START Provided passage

First Posted: 11/28/2014

CHARLOTTE — With 108 million tons of coal ash stored in dumps across the state and in Robeson County, a North Carolina environmental committee is looking at ways the waste can be safely recycled instead of buried in new landfills.

The panel has less than two months to evaluate new options for coal ash — a byproduct that remains after coal is burned to generate electricity and contains numerous toxic heavy metals, including lead, arsenic and mercury. It also will examine whether state rules for “beneficial reuse” of the ash adequately protect people and the environment.

The committee will present its findings to lawmakers Jan. 15.

“We do have a history … of using these materials for beneficial purposes,” said Bob Rubin, chairman of the committee of the Environmental Management Commission, the agency that interprets state environmental laws and writes the rules governing how they are enforced.

The provision to create the committee — which met for the first time this week — was included in a coal ash cleanup bill passed by lawmakers in response to the massive Feb. 2 spill at a Duke Energy dump in Eden, which coated 70 miles of the Dan River in gray sludge.

Charlotte-based Duke, the nation’s largest electricity company, has 33 coal ash pits at 14 plants in North Carolina,including at the closed Weatherspoon plant in Lumberton. Under the new law, Duke is required to remove its ash at four priority sites within five years. The remaining dumps are to be either removed or capped with a layer of plastic and dirt by 2029.

END Provided passage

■ Activities ■
• a. Condense the paragraph of the coal ash article beginning "The panel has less than two months" into a short bulleted list that keeps its main facts.
• b. Carry the coal ash article forward from its final sentence, writing the paragraphs that come next.
The data after this coal ash article is not needed.

START Study material

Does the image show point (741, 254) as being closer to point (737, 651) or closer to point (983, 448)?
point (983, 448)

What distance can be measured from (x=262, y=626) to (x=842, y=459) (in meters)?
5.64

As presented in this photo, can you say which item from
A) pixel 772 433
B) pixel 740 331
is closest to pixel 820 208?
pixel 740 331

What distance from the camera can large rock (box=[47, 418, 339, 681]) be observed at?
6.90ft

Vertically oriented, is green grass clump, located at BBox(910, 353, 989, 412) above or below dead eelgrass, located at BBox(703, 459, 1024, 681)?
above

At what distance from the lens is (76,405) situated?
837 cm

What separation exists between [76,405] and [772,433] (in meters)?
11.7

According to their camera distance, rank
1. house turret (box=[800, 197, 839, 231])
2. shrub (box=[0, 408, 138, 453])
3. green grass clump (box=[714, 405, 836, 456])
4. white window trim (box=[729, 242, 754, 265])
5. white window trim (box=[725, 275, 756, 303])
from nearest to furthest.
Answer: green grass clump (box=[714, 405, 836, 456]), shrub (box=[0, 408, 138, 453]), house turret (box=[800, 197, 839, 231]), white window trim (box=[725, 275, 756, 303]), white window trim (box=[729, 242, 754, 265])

END Study material

■ List of answers ■
• a.
- The panel has under two months to evaluate new options for coal ash.
- Coal ash is left over after coal is burned to generate electricity.
- It contains toxic heavy metals such as lead, arsenic and mercury.
- The panel will also examine whether state rules for "beneficial reuse" of the ash adequately protect people and the environment.

• b.
Duke has submitted plans to North Carolina regulators to move millions of tons of ash by truck and train from those four priority sites — Asheville, Dan River, Riverbend and Sutton — to other locations, including open-pit clay mines used by the brick industry in Chatham and Lee counties. The proposal has to be approved by the state Department of Environment and Natural Resources. Citizens in Lee say they’ll fight Duke’s plans.

State officials say Duke’s leaky unlined dumps are contaminating surrounding groundwater and environmentalists have called for all the ash to be removed to lined landfills away from rivers and lakes.

Advocates have held meetings in Lumberton concerning the Weatherspoon plant, and have asked that the coal ash be removed, not capped. They say it is a threat to the nearby Lumber River. Duke has not submitted a plan yet for Weatherspoon.

During the committee’s meeting in Charlotte, members heard from experts who said that coal ash has been recycled for years at sites across the country to make concrete, asphalt and other building products.

About half of the more than 100 million tons of coal ash created each year in the United States is recycled for uses federal officials have deemed safe as long as the toxic materials are encapsulated in the finished products.

In South Carolina, Santee Cooper Power takes its water-logged ash to a factory where its dried out and used to make concrete.

Duke has an existing program seeking beneficial uses for its waste. Ash from Duke’s Asheville plant has been used as fill on a runway project at the city’s airport.

The state’s new coal ash law places a moratorium until August on using ash as constructional fill, except for road construction.

Experts say they’re studying other options for ash, including using it in agricultural applications. Still, much of Duke’s ash could end up in landfills.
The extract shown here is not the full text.